VORGEGEBENER TEXT.
# # # # #

Den bisherigen Höhepunkt dieser Entwicklung verzeichnet die Stadt Krefeld. Dort hat die Nappo Dr. Helle GmbH versucht, die 60-Stunden-Woche ohne Lohnausgleich einzuführen. Nach einer Intervention der Gewerkschaft Nahrung, Genuss, Gaststätten (NGG) wurde schließlich die 50-Stunden-Woche vereinbart.

Am 13. Juli erklärte Nappo-Geschäftsführer Berndt Bleser auf einer Betriebsversammlung, das Unternehmen habe im vergangenen Jahr einen Verlust von 2,19 Millionen Euro eingefahren und habe daher Schwierigkeiten, neue Kredite bei den Banken zu erhalten. Er kündigte an, für die 150 Beschäftigten, überwiegend Frauen aus Osteuropa und Asien, werde demnächst die wöchentliche Arbeitszeit von den tariflich vereinbarten 38 auf 60 Stunden verlängert - ohne Lohnausgleich und befristet auf drei Monate.

# # # # #

AUFLISTUNG.
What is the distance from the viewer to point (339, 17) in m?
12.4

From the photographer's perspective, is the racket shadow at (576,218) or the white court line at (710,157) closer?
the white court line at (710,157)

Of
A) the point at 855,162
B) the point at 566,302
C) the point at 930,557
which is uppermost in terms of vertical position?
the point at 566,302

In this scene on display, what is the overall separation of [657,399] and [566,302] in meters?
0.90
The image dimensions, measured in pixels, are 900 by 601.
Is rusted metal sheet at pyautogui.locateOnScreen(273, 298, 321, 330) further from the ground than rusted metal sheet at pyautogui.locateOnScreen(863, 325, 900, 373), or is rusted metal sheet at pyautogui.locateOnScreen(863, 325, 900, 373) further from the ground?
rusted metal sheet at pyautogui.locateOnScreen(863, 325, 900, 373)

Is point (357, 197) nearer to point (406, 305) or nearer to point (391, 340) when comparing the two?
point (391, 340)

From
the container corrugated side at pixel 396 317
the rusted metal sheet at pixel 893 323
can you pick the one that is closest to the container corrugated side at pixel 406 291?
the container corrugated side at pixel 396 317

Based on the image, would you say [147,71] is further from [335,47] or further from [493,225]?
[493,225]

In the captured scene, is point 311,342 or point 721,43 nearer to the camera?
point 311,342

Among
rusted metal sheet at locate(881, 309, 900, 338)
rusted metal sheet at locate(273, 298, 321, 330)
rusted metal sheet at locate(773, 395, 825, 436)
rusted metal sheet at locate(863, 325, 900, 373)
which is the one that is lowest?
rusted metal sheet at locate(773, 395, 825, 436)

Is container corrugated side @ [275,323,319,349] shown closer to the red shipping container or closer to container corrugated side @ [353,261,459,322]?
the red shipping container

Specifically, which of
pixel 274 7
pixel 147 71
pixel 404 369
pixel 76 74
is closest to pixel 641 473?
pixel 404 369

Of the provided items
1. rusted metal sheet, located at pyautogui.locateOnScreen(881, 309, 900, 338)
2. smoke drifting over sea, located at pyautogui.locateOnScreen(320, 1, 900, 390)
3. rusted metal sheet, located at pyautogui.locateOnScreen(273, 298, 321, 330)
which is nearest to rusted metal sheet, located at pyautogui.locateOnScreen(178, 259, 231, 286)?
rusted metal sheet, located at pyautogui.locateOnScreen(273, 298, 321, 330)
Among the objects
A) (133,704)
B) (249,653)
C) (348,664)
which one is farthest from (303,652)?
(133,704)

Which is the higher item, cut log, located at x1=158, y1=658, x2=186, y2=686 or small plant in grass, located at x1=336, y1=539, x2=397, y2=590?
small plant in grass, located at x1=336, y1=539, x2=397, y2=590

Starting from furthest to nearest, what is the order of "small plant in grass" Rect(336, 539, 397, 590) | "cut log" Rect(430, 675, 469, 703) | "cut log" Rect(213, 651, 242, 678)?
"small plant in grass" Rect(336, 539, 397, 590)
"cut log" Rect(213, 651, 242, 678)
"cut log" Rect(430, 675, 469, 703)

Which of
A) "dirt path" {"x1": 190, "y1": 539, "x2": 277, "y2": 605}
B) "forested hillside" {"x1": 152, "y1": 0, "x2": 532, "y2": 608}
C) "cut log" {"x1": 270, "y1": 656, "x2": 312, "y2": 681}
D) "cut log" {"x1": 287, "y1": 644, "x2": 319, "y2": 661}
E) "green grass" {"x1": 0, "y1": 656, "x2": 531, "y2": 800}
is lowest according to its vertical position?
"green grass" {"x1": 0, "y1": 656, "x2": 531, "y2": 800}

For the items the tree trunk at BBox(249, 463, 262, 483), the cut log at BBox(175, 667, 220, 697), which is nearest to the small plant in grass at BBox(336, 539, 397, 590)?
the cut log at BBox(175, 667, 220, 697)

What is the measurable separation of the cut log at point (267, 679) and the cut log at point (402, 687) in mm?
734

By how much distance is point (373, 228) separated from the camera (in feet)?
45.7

# # # # #

GESTELLTE AUFGABE 1.
Wie hoch war laut dem vorgegebenen Text über die Arbeitszeit bei Nappo der Verlust des Unternehmens im vergangenen Jahr?
GESTELLTE AUFGABE 2.
Schreibe den Text über die Arbeitszeitverlängerung bei Nappo in Krefeld im Anschluss an seinen letzten Satz weiter.

ERWARTETE ANTWORT 1.
2,19 Millionen Euro.

ERWARTETE ANTWORT 2.
Einen Beweis für die Schwierigkeiten bei der Kreditaufnahme blieb der Geschäftsführer schuldig. Der Hersteller der weltweit bekannten Nappo-Raute (Werbeslogan: "Sehr lecker sehr lange") sowie von Müsli-Riegeln für Kellogg's und Aldi befindet sich schon jetzt inmitten der Weihnachtsproduktion. Die Auftragsbücher sind angeblich voll, selbst Aufträge aus Kanada und den USA lägen vor, es würden jedoch ausreichend finanzielle Mittel fehlen, um Rohstoffe zur Herstellung der Süßigkeiten zu kaufen.

Es ist offensichtlich, dass entweder die Geschäftsführung oder die Banken die Gunst der Stunde nutzen wollten, um die Nappo-Beschäftigten zu erpressen. "Wenn Sie nicht mitziehen, müssen wir den Laden schließen", behauptete Bleser vor den versammelten Arbeiterinnen.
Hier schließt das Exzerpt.